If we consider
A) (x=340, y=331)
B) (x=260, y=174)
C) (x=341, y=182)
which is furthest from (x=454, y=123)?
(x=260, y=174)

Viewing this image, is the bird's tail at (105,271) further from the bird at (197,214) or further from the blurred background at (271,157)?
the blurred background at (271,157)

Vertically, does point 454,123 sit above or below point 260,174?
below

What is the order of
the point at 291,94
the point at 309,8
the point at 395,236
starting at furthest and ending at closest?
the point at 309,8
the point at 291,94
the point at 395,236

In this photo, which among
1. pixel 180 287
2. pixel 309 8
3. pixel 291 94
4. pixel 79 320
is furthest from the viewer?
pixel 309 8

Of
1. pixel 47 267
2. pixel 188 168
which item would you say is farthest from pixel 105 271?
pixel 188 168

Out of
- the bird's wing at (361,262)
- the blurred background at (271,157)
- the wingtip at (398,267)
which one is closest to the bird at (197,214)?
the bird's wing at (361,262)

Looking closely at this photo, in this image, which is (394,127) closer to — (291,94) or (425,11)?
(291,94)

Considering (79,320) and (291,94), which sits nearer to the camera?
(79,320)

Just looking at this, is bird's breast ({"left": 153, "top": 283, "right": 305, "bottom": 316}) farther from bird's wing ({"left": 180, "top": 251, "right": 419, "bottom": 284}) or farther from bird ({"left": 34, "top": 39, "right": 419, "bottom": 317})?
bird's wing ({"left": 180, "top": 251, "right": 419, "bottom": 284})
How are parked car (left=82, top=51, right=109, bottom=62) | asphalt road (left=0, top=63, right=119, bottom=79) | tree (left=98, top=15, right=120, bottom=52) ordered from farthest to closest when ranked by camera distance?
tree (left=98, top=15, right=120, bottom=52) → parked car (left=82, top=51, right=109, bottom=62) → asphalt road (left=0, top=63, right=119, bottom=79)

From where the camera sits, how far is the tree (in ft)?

### Task instructions
Copy out, word for word, the part of the data that opens with the line containing "Just looking at" and runs through the end of the data, including both of those ends.

### Complete response
Just looking at this, is bird's breast ({"left": 153, "top": 283, "right": 305, "bottom": 316}) farther from bird's wing ({"left": 180, "top": 251, "right": 419, "bottom": 284}) or farther from bird ({"left": 34, "top": 39, "right": 419, "bottom": 317})?
bird's wing ({"left": 180, "top": 251, "right": 419, "bottom": 284})
How are parked car (left=82, top=51, right=109, bottom=62) | asphalt road (left=0, top=63, right=119, bottom=79) | tree (left=98, top=15, right=120, bottom=52) ordered from farthest to closest when ranked by camera distance?
tree (left=98, top=15, right=120, bottom=52) → parked car (left=82, top=51, right=109, bottom=62) → asphalt road (left=0, top=63, right=119, bottom=79)

From where the camera sits, how far is the tree (in ft)?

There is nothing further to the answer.